— DOCUMENT TEXT —
Rounding Out The Corners

While we have a minimum viable package there are a few other steps we should take during this setup phase. First we’ll setup our package to use {roxygen2}2 for documenting functions, declaring NAMESPACE imports, and other helper-features that will be introduced in later posts. We can do this via usethis::use_roxygen_md():

usethis::use_roxygen_md()
## ✔ Setting Roxygen field in DESCRIPTION to 'list(markdown = TRUE)'
## ✔ Setting RoxygenNote field in DESCRIPTION to '7.0.2'
## ● Run `devtools::document()`

We won’t run devtools::document() just yet, though. Before we do that we’ll also create an R file where we can store top-level package introduction/meta-information:

usethis::use_package_doc()
## ✔ Writing 'R/myfirstpackage-package.R'

Now, our directory tree should look like:

.

— SUPPLIED DATA —
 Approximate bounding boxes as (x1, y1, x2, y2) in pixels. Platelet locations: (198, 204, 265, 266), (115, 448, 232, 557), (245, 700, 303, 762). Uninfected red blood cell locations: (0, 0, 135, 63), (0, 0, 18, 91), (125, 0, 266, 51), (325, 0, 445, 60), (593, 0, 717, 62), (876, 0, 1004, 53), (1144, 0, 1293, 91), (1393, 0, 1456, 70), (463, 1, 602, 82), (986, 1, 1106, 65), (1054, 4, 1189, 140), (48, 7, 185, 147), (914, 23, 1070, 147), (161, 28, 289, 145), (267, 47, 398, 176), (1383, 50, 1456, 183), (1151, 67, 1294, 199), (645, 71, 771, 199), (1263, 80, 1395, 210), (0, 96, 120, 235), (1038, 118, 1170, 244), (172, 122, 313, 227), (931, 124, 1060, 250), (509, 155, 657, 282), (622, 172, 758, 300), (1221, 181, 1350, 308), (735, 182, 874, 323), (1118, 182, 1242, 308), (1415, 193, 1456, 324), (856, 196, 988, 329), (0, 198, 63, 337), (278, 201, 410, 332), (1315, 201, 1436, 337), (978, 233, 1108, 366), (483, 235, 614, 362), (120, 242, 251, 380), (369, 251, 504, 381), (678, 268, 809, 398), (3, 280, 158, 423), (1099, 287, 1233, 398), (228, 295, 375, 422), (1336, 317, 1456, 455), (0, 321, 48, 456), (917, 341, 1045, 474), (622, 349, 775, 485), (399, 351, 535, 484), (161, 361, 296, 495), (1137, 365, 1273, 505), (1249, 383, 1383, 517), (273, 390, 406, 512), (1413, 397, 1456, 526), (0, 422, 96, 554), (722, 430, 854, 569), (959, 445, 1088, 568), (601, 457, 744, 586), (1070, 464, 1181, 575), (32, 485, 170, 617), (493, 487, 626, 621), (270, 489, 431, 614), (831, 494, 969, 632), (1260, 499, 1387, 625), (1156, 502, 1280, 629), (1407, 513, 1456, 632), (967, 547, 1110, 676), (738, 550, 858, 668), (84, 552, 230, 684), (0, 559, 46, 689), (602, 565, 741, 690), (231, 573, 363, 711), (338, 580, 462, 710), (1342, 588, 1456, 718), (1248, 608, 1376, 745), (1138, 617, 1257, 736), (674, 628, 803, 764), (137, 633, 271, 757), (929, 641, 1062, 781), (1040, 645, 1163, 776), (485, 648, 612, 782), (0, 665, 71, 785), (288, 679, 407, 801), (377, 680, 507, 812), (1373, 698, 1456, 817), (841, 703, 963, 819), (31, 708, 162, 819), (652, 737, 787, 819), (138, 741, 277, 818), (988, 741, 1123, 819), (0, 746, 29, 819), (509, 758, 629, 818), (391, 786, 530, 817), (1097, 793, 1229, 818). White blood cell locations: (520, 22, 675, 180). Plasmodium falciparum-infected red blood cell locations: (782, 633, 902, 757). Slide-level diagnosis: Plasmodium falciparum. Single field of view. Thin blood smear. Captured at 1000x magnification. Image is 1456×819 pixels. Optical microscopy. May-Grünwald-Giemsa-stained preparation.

— THINGS TO DO —
A: According to the R package setup text, what file does usethis::use_package_doc() write?
B: Continue the R package setup text from the point where it stops.

— RESPONSES IN ORDER —
A: R/myfirstpackage-package.R

B:
├── DESCRIPTION
├── LICENSE
├── LICENSE.md
├── NAMESPACE
├── R
│   └── myfirstpackage-package.R
└── myfirstpackage.Rproj

Now, run devtools::document() which will translate the {roxygen2} comments into a properly-formatted R documentation file and regenerate the NAMESPACE file (as we’ll be managing package imports and exports via {roxygen2} comments). The directory tree will now look like:

.
├── DESCRIPTION
├── LICENSE
├── LICENSE.md
├── NAMESPACE
├── R
│   └── myfirstpackage-package.R
├── man
│   └── myfirstpackage-package.Rd
└── myfirstpackage.Rproj

and, we can now re-run devtools::check() to make sure we have the three “0’s” we’re aiming for each time we check our package for errors.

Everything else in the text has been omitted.